His frustration was the sameness. The endless, looping tragedy of it.
“You know he cannot pay you, Musa,” a new voice whispered, dry as papyrus. It was Kalema, the mukadde, the ancient one, who always sat in the darkest corner. He was older than the others, his spirit so thin he was barely more than a heat shimmer and the glint of knowing eyes. “He has no shilling. He has no body to earn one.”
Musa sighed, pouring a tiny Fanta for the little girl. Her eyes, wide and empty, lit up for a fleeting second.
“And what would I buy with his ghost money, jjajja?” Musa grumbled, the Luganda rhythm softening his English. "A new yet?
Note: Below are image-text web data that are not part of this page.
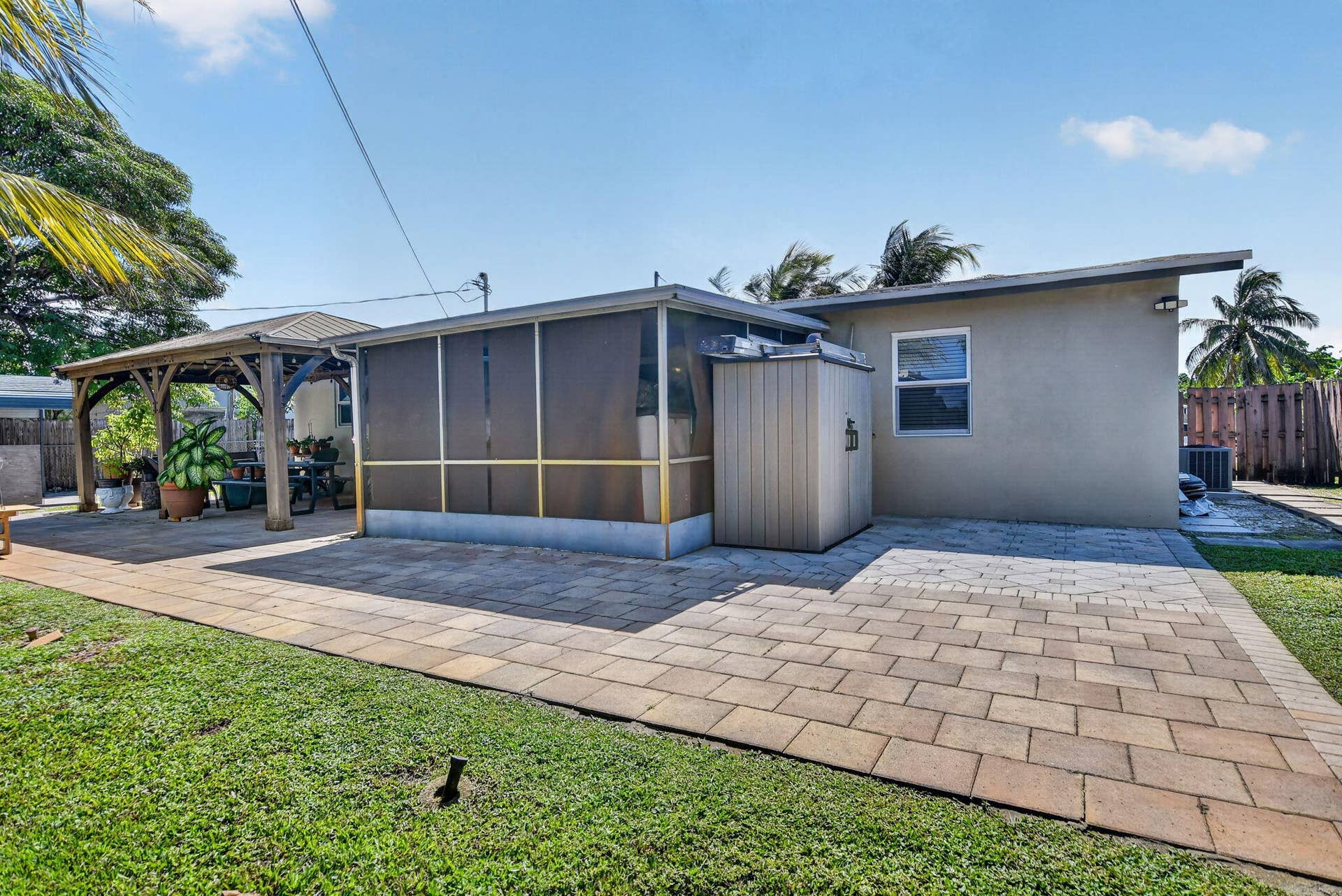 103 SW 14th Street, Deerfield Beach, FL 33441 38-web-or-mls-DSC_4999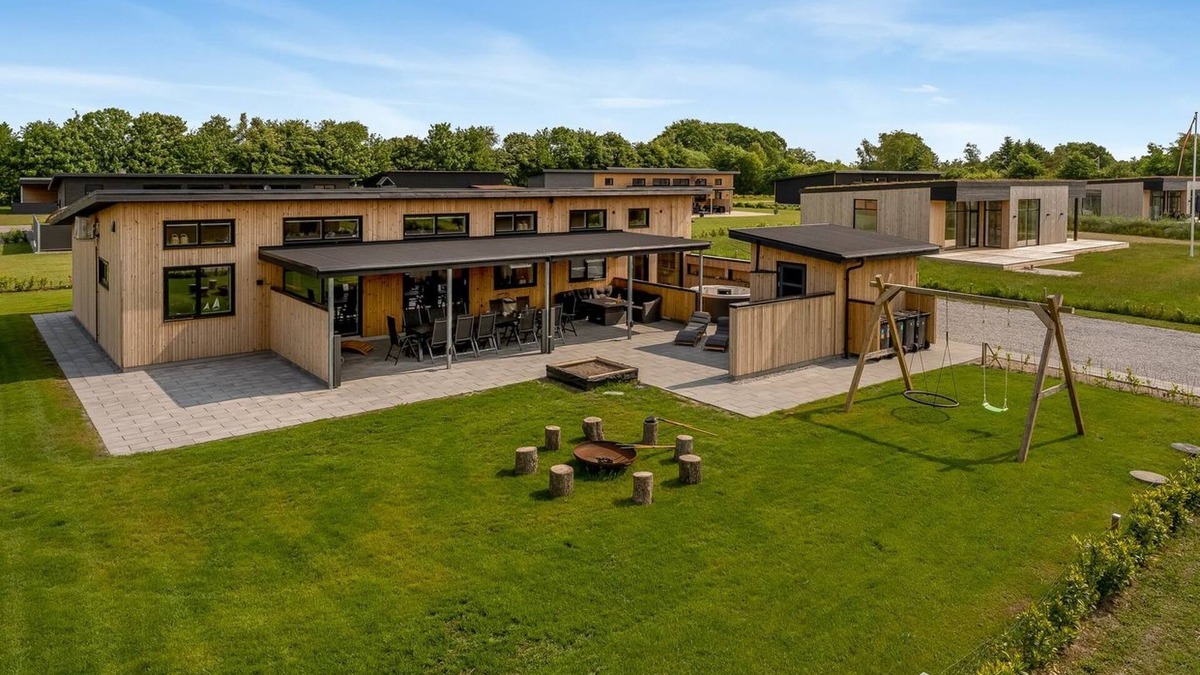 Nørre Hurup House | "Elevus" - from the sea by Interhome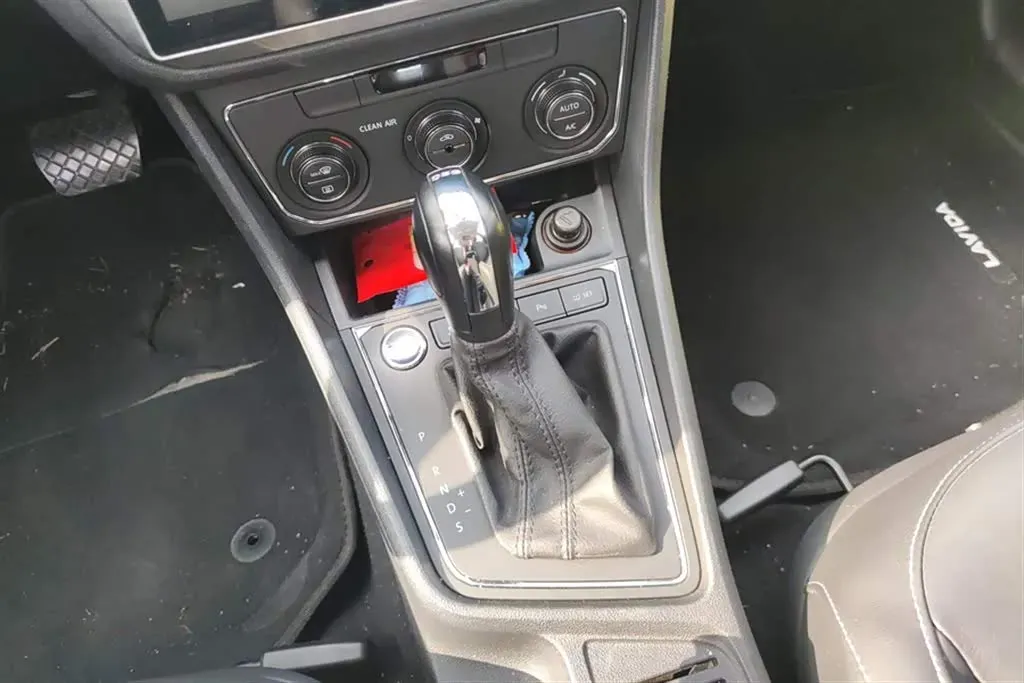 2017 Volkswagen Gran Lavida 1.2T 110HP L4 7DCT,autocango,china used car exporter,china ev exporter,chinese used car exporter,chinese used ev exporter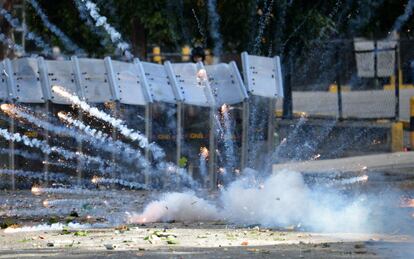 La Guardia Nacional Bolivariana (GNB) es atacada con fuegos artificiales por parte de los manifestantes de la oposición.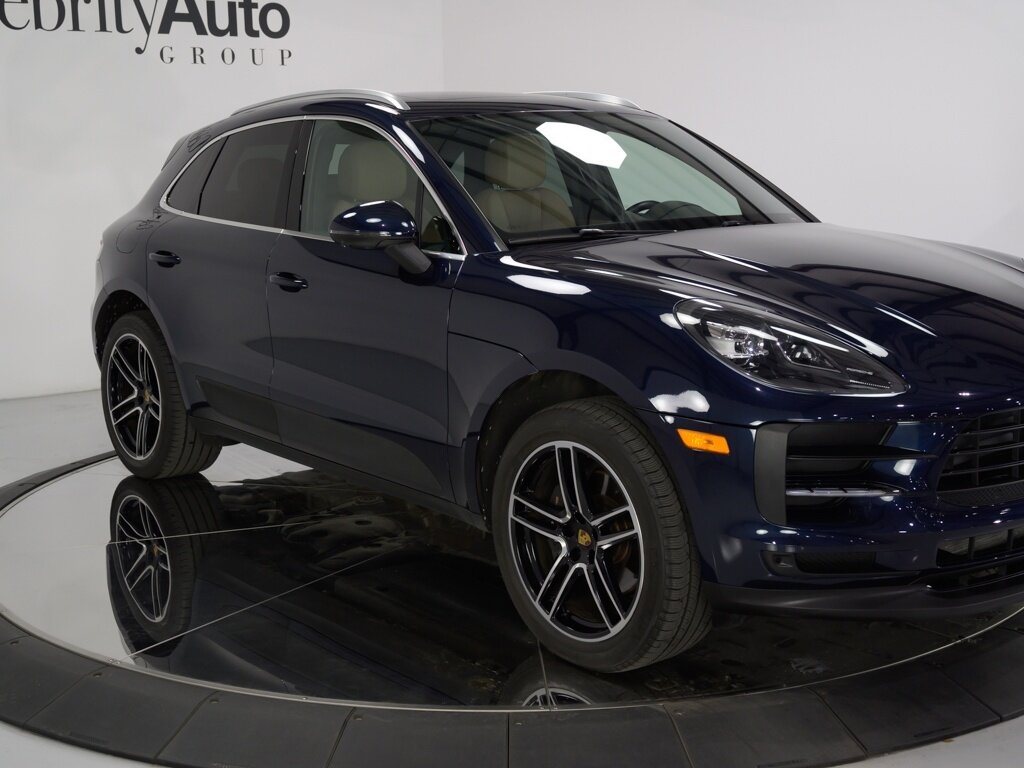 2021 Porsche Macan Premium Pkg Plus Black 20 " Macan Turbo Wheels   - Photo 10 - Sarasota, FL 34243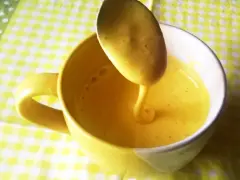 Kogel mogel przepis w kubeczku. Gęsty, żółty płyn spływa z łyżki, tworząc falbankę. Idealny na szybki deser.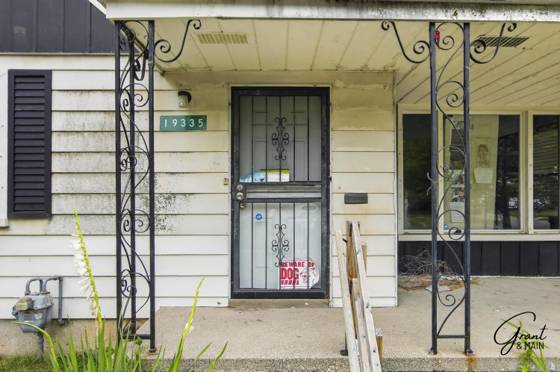 19335 Trinity Street, Detroit, MI 48219 photo 2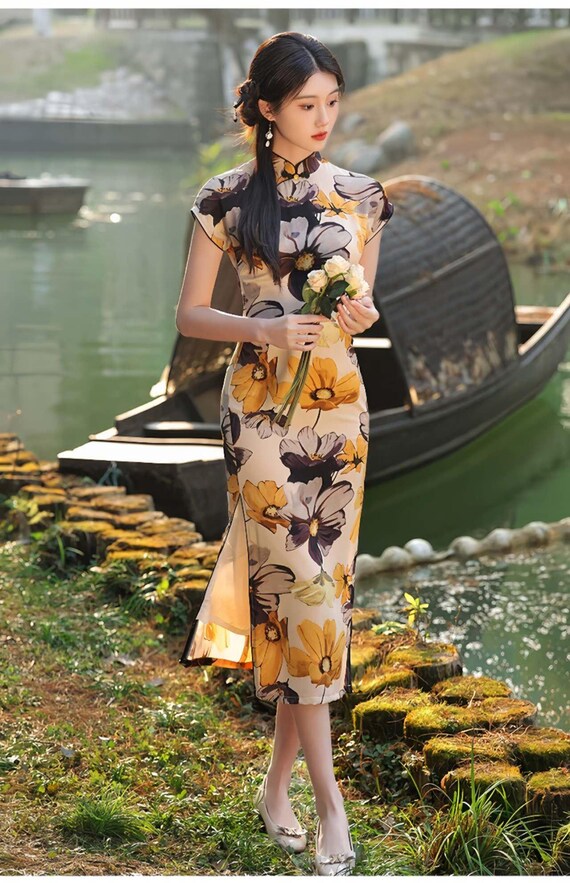 Vintage Floral Qipao Dress, Classic Style Cheongsam, Summer Dress,Garden Party Qipao, Long Floral Oriental Dress, Asian Wedding Guest Dress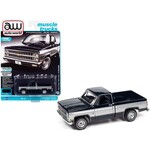 Auto World AWSP069A Auto World 1982 Chevrolet Silverado Pickup Truck Dark Blue Silver 1/64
A mansion in Kololo? Eh, nyabo! This is not for payment. This is for… ekitiibwa. For respect. A man should have one last drink before a long journey. Even a muzimu."
Kalema chuckled, a sound like stones falling down a deep well. “You are a sentimental fool. A good man, but a fool.”
11:45 PM. The air grew thick and heavy, humming with a silent energy. The ghosts became more solid, their whispers more frantic. They were drinking in the memory of taste, the feeling of cold glass, the warmth of alcohol they could no longer process.
Musa watched them. His heart ached for them, these souls caught between our world and the next. This was his omusango, his burden, cursed and blessed upon him by his jajja who’d seen things in the fire. He couldn’t quit. He couldn’t close early. Webale? Where would they go?
He was frustrated by the weight of it, the loneliness of a secret he could never share. But he was happy, truly happy, in the profound silence of his duty. He gave them a moment of peace. A moment of almost real.
At 11:58, the Colonel finished his silent drink. He stood, straightened his jacket, and for the first time all night, he looked directly at Musa. He gave a slow, respectful nod. A webale. A thank you. Then he turned and walked through the wall, not as a ghost, but as a man finally stepping onto his path.
One by one, they followed. Mama Nalwanga faded like mist. The boda driver simply blinked out. The little girl was the last, offering a shy, spectral smile before she vanished, leaving only the faint smell of mandazi and dust.
The clock struck midnight. Ddimu!
The hum vanished. The cold lifted. The bar was just a bar again—empty, quiet, smelling of soap and stale beer.
Musa let out a long, slow breath he didn’t know he’d been holding. He picked up the Colonel’s glass. It was clean. It was always clean. As if nothing had ever been there at all.
He turned off the lights, ready to lock up and face the few hours of silence before the sun and the living returned.
“Yes, tomorrow night, then,” he whispered to the empty room.
It wasn’t a question. It was a promise.